Task statement: Please output all the entries word for word, without the pictures.

Records supplied:
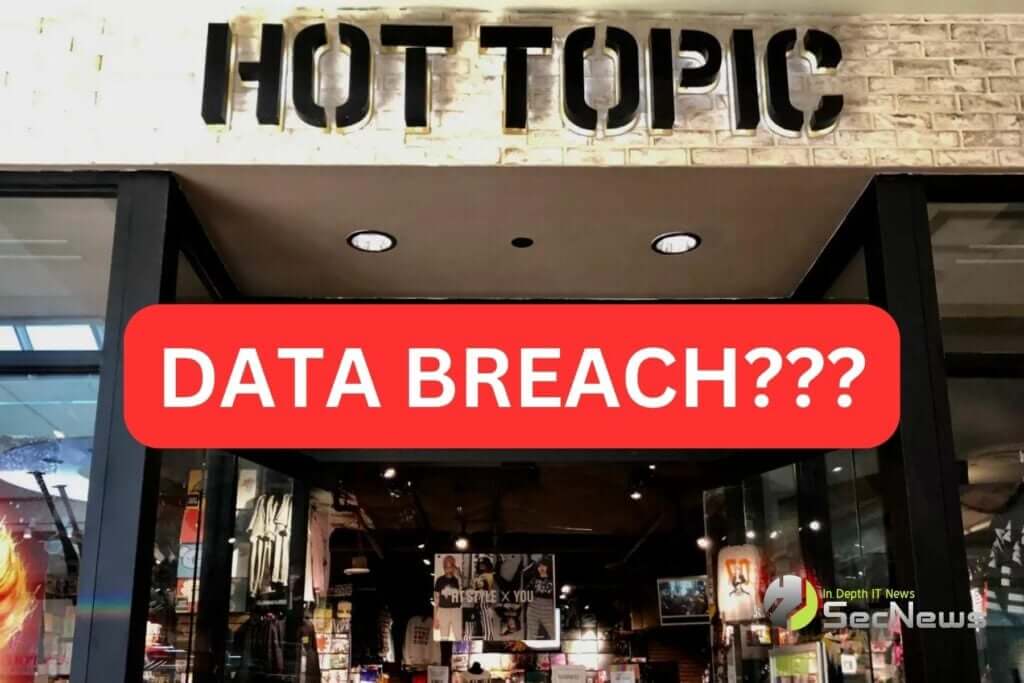 Hot Topic: Παραβίαση δεδομένων πελατών; 1 Hot Topic Παραβίαση δεδομένων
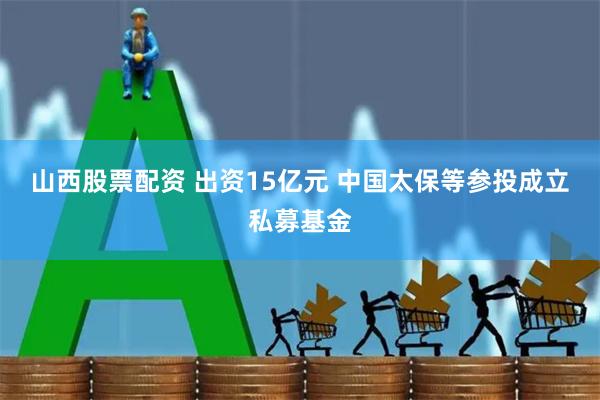 山西股票配资 出资15亿元 中国太保等参投成立私募基金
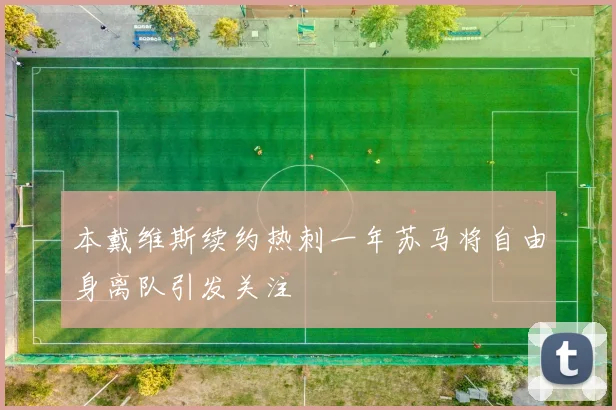 本戴维斯续约热刺一年苏马将自由身离队引发关注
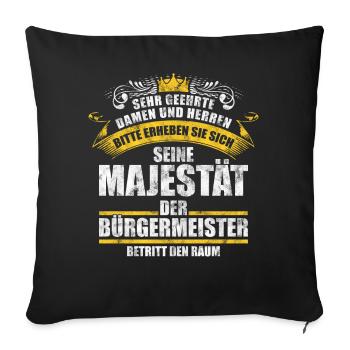 Bürgermeister Gemeinde Amt Stadt Geschenk - Sofakissenbezug 45 x 45 cm - Schwarz - Vorne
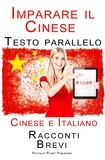  Polyglot Planet Publishing - Imparare il Cinese - Testo parallelo - Racconti Brevi ( Cinese e Italiano).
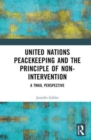 United Nations Peacekeeping and the Principle of Non-Intervention : A TWAIL Perspective - Book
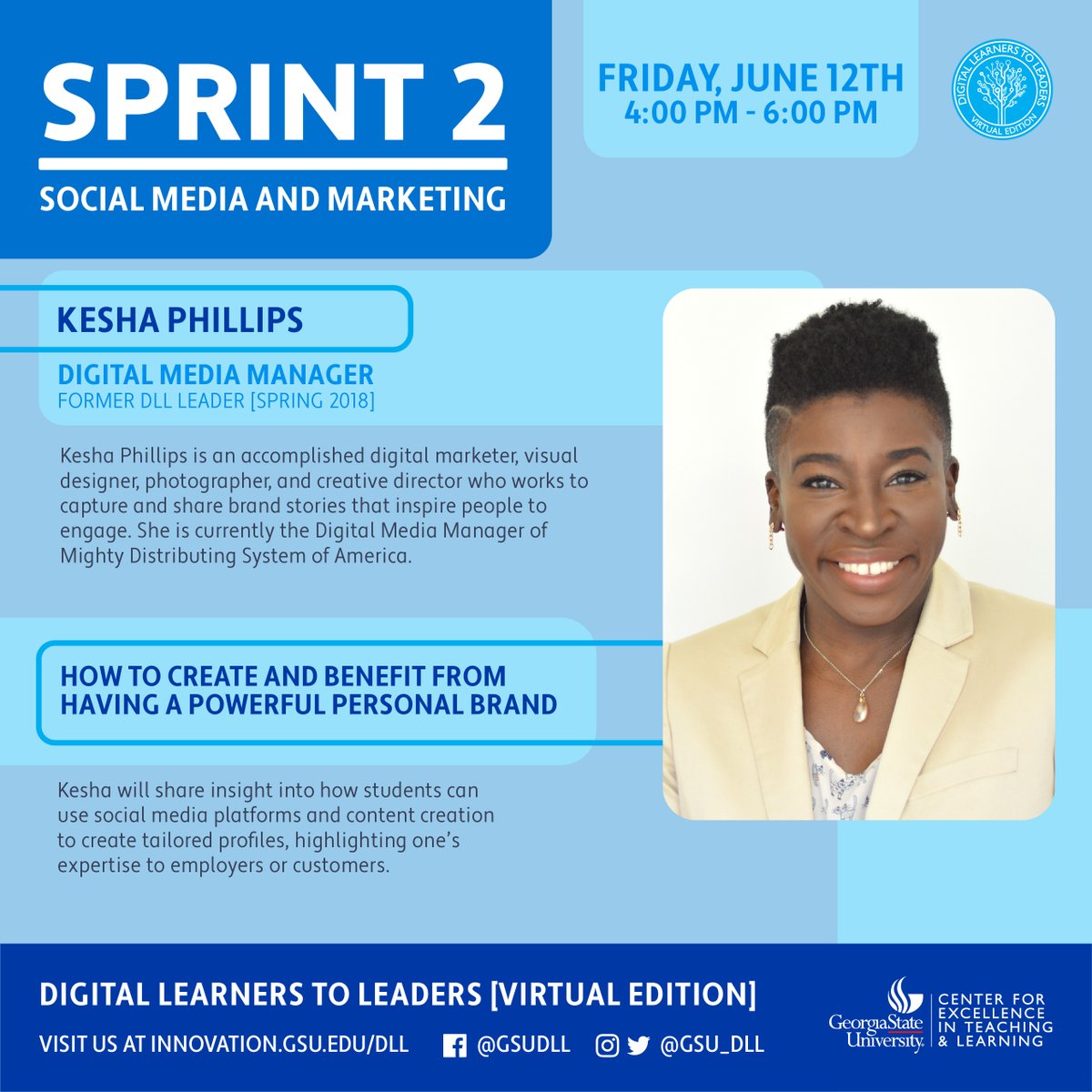 GSU_DLL's tweet photo. This Friday, we'll have Kesha Phillips as our speaker for Sprint 2. She'll be going over how to highlight our expertise through social media platforms and content creation. Kesha was also a past Leader in Digital Learners to Leaders during Spring 2018. 
 
#GSU #GSUDLL https://t.co/xbaKBHuvLY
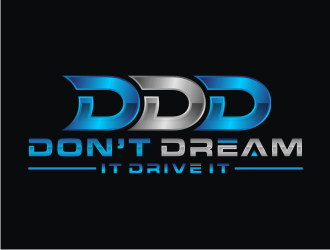 Don’t Dream It Drive It logo design by bricton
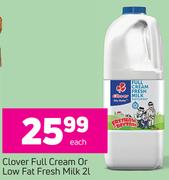 Clover Full Cream Or Low Fat Fresh Milk-2Ltr Each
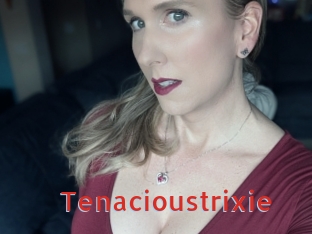 Tenacioustrixie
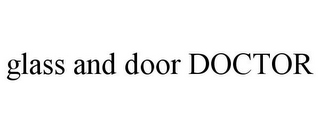 GLASS AND DOOR DOCTOR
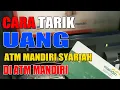 Download Lagu Cara Tarik Tunai ATM Mandiri Syariah di Mesin Atm Mandiri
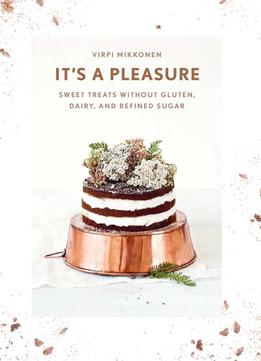 It's A Pleasure: Sweet Treats Without Gluten, Dairy, And Refined Sugar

Output of the exercise:
 Hot Topic: Παραβίαση δεδομένων πελατών; 1 Hot Topic Παραβίαση δεδομένων
 山西股票配资 出资15亿元 中国太保等参投成立私募基金
 本戴维斯续约热刺一年苏马将自由身离队引发关注
 Bürgermeister Gemeinde Amt Stadt Geschenk - Sofakissenbezug 45 x 45 cm - Schwarz - Vorne
  Polyglot Planet Publishing - Imparare il Cinese - Testo parallelo - Racconti Brevi ( Cinese e Italiano).
 United Nations Peacekeeping and the Principle of Non-Intervention : A TWAIL Perspective - Book
 GSU_DLL's tweet photo. This Friday, we'll have Kesha Phillips as our speaker for Sprint 2. She'll be going over how to highlight our expertise through social media platforms and content creation. Kesha was also a past Leader in Digital Learners to Leaders during Spring 2018. 
 
#GSU #GSUDLL https://t.co/xbaKBHuvLY
 Don’t Dream It Drive It logo design by bricton
 Clover Full Cream Or Low Fat Fresh Milk-2Ltr Each
 Tenacioustrixie
 GLASS AND DOOR DOCTOR
 Download Lagu Cara Tarik Tunai ATM Mandiri Syariah di Mesin Atm Mandiri
 It's A Pleasure: Sweet Treats Without Gluten, Dairy, And Refined Sugar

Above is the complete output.